## Work item
When a line in the data below includes "Road", pick it out and copy it.

## Data under study
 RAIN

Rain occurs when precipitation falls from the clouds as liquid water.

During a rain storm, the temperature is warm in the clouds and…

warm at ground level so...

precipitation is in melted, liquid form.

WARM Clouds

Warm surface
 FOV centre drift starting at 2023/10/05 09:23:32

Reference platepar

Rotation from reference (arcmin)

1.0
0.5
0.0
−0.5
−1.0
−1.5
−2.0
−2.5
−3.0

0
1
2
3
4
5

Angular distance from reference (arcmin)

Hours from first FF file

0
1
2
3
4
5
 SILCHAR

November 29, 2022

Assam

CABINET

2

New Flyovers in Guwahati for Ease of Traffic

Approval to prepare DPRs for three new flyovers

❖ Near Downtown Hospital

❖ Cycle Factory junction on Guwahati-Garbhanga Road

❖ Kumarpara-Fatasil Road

* * *

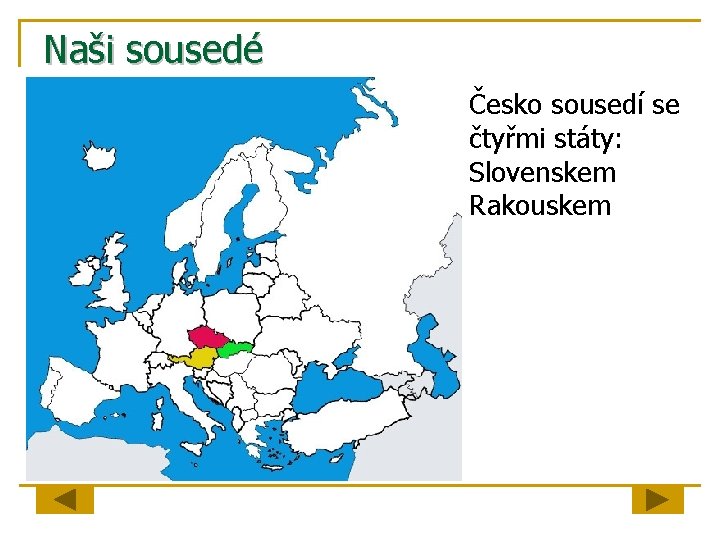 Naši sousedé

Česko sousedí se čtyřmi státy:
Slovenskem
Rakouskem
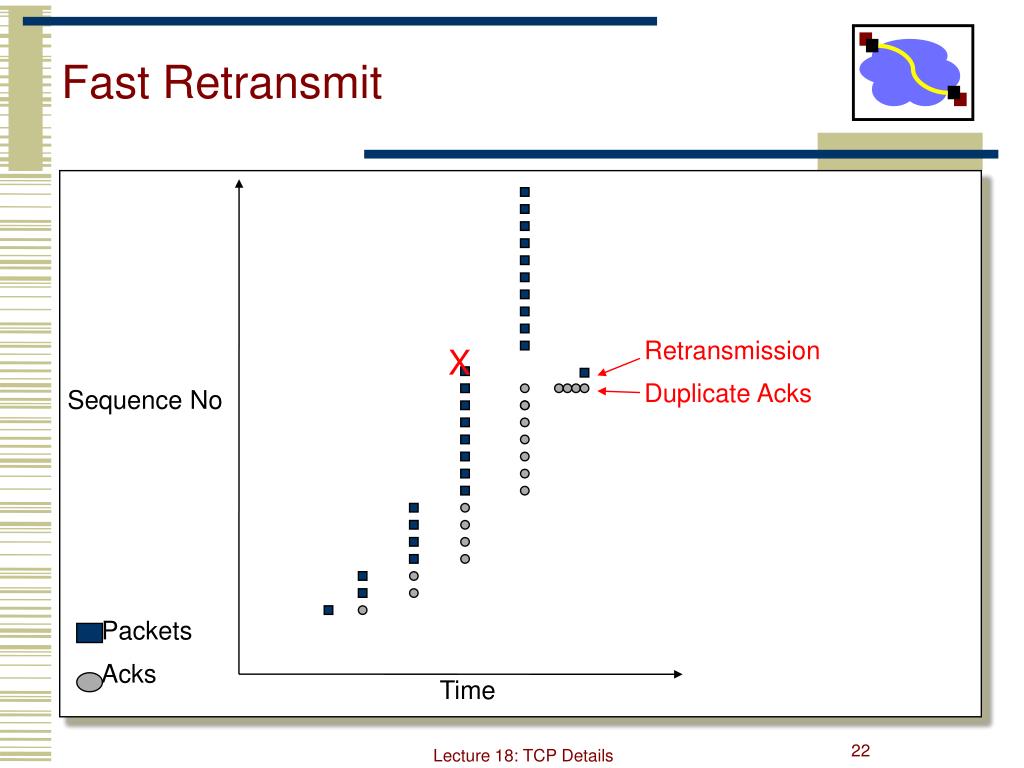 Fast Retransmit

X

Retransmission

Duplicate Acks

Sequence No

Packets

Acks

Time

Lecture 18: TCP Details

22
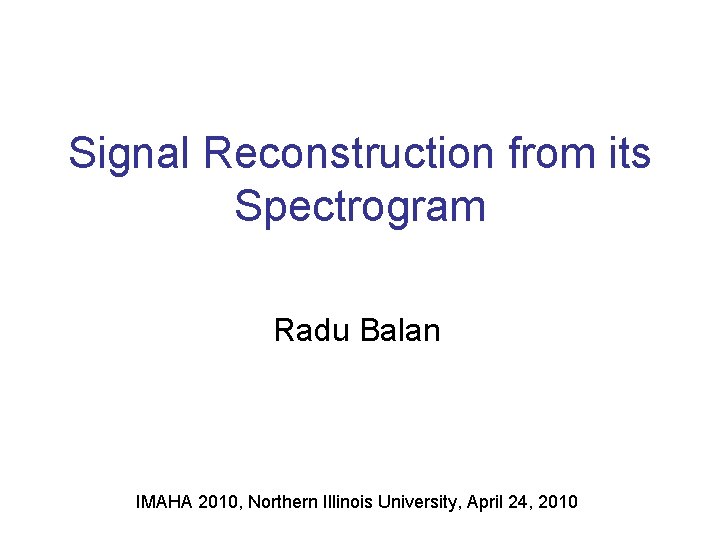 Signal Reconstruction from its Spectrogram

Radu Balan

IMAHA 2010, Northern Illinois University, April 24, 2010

## Solution for this task
❖ Cycle Factory junction on Guwahati-Garbhanga Road
❖ Kumarpara-Fatasil Road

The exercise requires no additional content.